Assuminotter and Why-I-Otter took the hippo by each arm and forced him down to his knees. The pair held their grip as Illuminotter made a spotlight just overhead.

"Dying sucks. I just want to start off by saying that," Monkeymunch got right up in his boss's face and preached.

"Fuckin' kill you..." the hippo muttered through the blood flowing out over his muzzle.

"And dying by falling out of the twenty-first floor of a building makes it suck so much more. I always wanted to quit this job. Just wanted to waltz right out the front door. You were corrupt as Hell; I just didn't know how much so until now."

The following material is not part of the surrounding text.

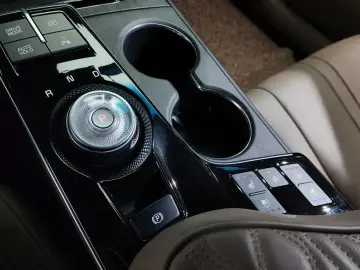2023 Kia K8 с пробегом 46 112 км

The hippopotamus tried to struggle, but the otters held firm. He took another stinging elbow to the face.

"Hey, you're fucked," Monkeymunch went on. "You wanted all of this to work out, but we went and spoiled all of that. I didn't have it in me yesterday to just walk away and be rid of you. But today I do. Today, I'm hungry..."

"So," the monkey kicked his former boss right in the crotch. "Do you have any last words?"

"Yolo..." the hippo coughed, his head drooping as the light above him was causing him to sweat.

"Well then," Monkeymunch dragged his rough tongue across his boss's bloodied stubble. "No more words, then. It's dinner-time. Consider this my resignation. Thank you and goodnight."